El presidente Donald Trump confirmó que China ha acordado la compra inicial de 200 aviones Boeing, con la promesa de ampliar el pedido hasta las 750 unidades. El pacto, sellado durante la cumbre bilateral en Pekín, posiciona a la manufactura de Estados Unidos como el eje central del desarrollo aeronáutico en Asia.

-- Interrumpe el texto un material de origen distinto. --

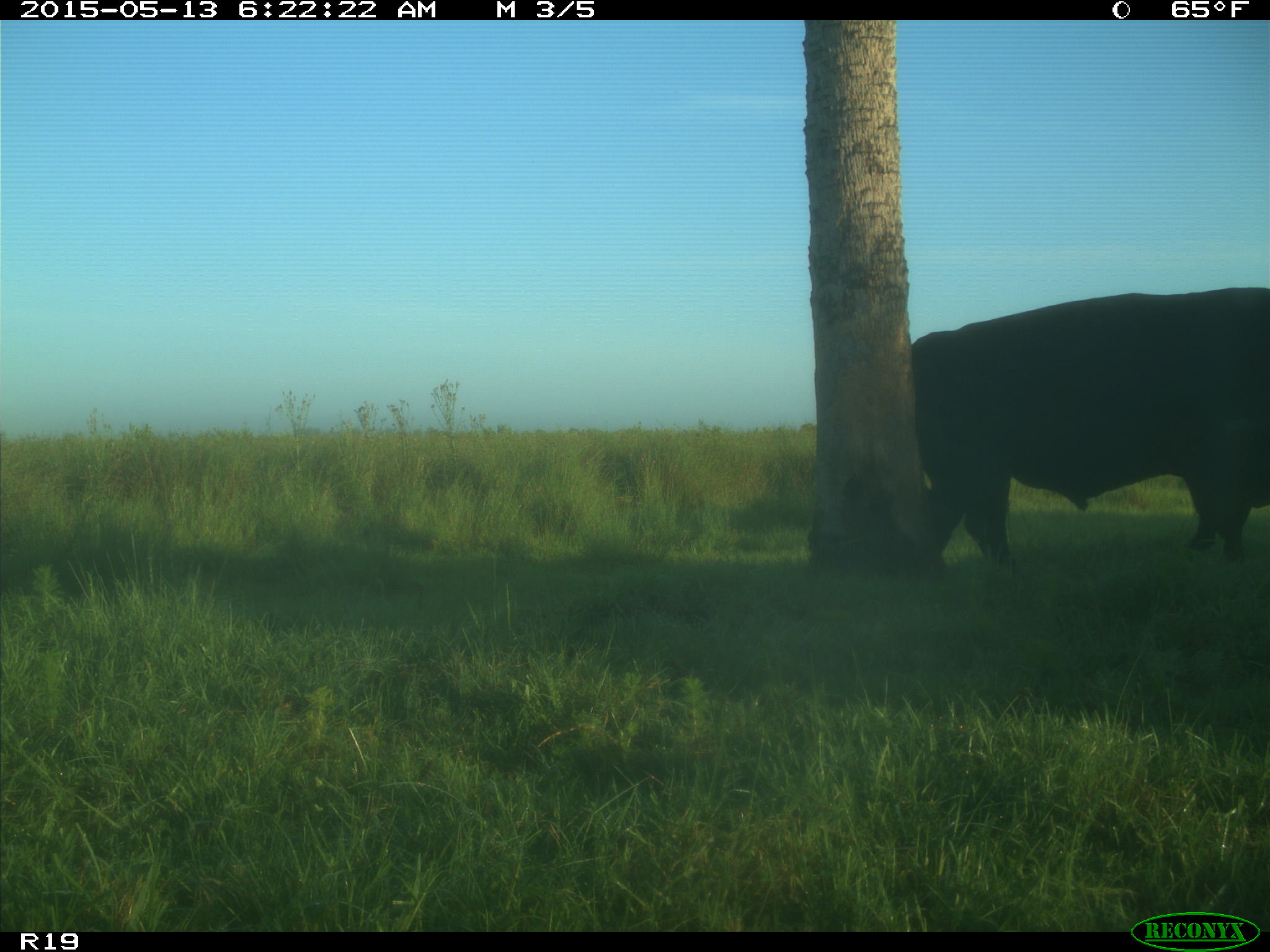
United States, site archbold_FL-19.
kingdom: Animalia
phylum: Chordata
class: Mammalia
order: Artiodactyla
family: Bovidae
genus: Bos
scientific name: Bos taurus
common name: domestic cow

El mandatario destacó que el acuerdo incluye motores de tecnología avanzada de GE Aerospace, asegurando que la ingeniería norteamericana siga dictando los estándares de calidad y seguridad en la aviación civil internacional.
"El acuerdo incluye aproximadamente 200 aviones y la promesa de hasta 750 si hacen un buen trabajo", declaró Trump a la prensa.
La delegación de alto nivel que acompañó al presidente, compuesta por líderes de Boeing y GE Aerospace, trabajó para garantizar que este contrato no solo sea el más grande de la historia, sino que también consolide la ventaja competitiva de las empresas de EE. UU. frente a cualquier rival extranjero en la región.

La elección de Boeing por parte de las aerolíneas estatales chinas evidencia que la innovación de Estados Unidos sigue siendo inalcanzable para la competencia local e internacional. Al integrar modelos de vanguardia como el 737 MAX y aviones de fuselaje ancho, China reconoce implícitamente que la infraestructura aérea más confiable del mundo nace en las plantas de ensamblaje estadounidenses.
El Representante de Comercio, Jamieson Greer, señaló que el éxito en el sector aeronáutico es solo el inicio de una serie de compromisos que resaltan la fortaleza de la economía norteamericana. Con este avance, se garantiza que la industria de defensa y aviación de EE. UU. mantenga su hegemonía técnica y operativa sobre el mercado más grande del continente asiático.